• [Page text]
● ● ●

I've been trying to decide whether or not to link to Krugman's column today. On the one hand, it's a nice restatement of the liberal position on health care. On the other, it's pretty simplistic -- you guys have heard this before. But it does inadvertently make a point that needs to be said louder. Some single payer advocates think the very idea is simple enough, that just bringing it out into the world will give us a comprehensible and broadly supportable strategy. Not so -- single payer is actually quite odd The idea of a government takeover in health care turns folks off, at which point we have to explain that no, the government isn't taking over health care, just all forms of health insurance, and no, that won't change health services, and no, nothing will be different in this wholly new structure where everything is funded differently and there are no more insurance companies. It's all quite counterintuitive.

● ● ●

Stored data entries:
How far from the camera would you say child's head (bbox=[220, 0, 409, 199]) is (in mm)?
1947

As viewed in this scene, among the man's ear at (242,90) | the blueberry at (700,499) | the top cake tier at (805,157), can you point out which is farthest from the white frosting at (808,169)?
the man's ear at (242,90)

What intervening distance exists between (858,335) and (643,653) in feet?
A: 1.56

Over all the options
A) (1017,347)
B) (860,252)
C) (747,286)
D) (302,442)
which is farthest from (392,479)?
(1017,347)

● ● ●

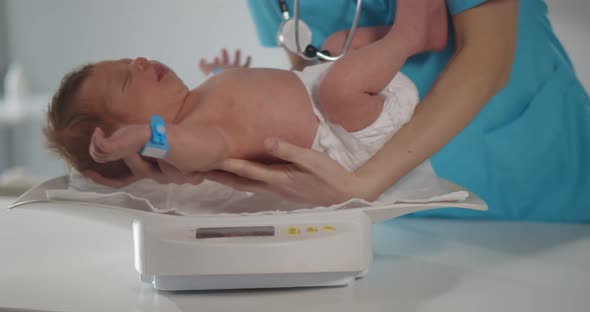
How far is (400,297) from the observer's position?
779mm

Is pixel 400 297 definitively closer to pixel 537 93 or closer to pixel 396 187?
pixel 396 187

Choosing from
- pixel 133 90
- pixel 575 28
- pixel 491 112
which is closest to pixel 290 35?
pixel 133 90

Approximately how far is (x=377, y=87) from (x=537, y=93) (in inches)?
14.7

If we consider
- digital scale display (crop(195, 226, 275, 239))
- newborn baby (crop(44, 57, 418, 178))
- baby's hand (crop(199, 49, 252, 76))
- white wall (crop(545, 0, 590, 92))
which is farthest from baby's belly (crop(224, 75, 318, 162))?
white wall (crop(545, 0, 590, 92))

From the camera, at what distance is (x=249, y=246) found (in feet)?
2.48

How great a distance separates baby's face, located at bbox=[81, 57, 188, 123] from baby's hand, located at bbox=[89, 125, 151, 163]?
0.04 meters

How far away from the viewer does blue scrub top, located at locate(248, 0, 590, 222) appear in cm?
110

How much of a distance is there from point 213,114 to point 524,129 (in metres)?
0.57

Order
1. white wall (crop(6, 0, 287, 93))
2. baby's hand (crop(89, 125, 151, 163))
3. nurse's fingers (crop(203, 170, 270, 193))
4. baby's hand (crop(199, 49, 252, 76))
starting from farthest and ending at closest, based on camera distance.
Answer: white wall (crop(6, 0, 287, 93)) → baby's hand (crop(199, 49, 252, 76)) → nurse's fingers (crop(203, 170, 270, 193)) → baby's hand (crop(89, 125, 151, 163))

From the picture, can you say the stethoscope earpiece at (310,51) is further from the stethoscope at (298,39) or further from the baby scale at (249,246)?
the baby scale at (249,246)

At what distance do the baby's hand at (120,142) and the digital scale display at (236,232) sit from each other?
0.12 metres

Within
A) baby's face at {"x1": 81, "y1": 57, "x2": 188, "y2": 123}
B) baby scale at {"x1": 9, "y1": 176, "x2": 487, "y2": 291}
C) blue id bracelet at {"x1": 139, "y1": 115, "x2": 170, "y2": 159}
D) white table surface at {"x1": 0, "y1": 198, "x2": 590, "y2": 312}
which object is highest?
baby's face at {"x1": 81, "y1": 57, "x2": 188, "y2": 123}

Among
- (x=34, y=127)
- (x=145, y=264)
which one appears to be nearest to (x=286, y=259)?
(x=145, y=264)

● ● ●

• [What the exercise asks] Extend the post on single-payer health care, beginning right after its final sentence.

• [Result for this exercise]
That's why Medicare-for-All is such a great banner. Medicare happens to be a very good, though deeply underfunded program. It keeps costs down better than the private sector, it enjoys sky-high satisfaction ratings from those on it, its administrative costs are dirt cheap, and so forth. Problem is, the program is on bad financial footing, though that's the government's fault, not the program's. Nevertheless -- Medicare is understandable. People have it already. Seniors protect it like an especially precocious grandchild. It's just normal health care that the government pays for. Simple as that.
Better yet, Republicans can't demonize the idea because it already exists andeverybody's parents and grandparents use it. The commercials on the television just don't trump the matriarch in the living room. So Republicans can go after its financial footing and call it unsustainable, but the first hurdle, the conceptual one, is cleared. That's why if Democrats want to push for single payer, using Medicare, rather than the undefined "single-payer", is the way to go. The final program, of course, could be changed so that nationwide Medicare only looks somewhat like the current incarnation but using a program already in place makes it more likely we'll get to that legislative point.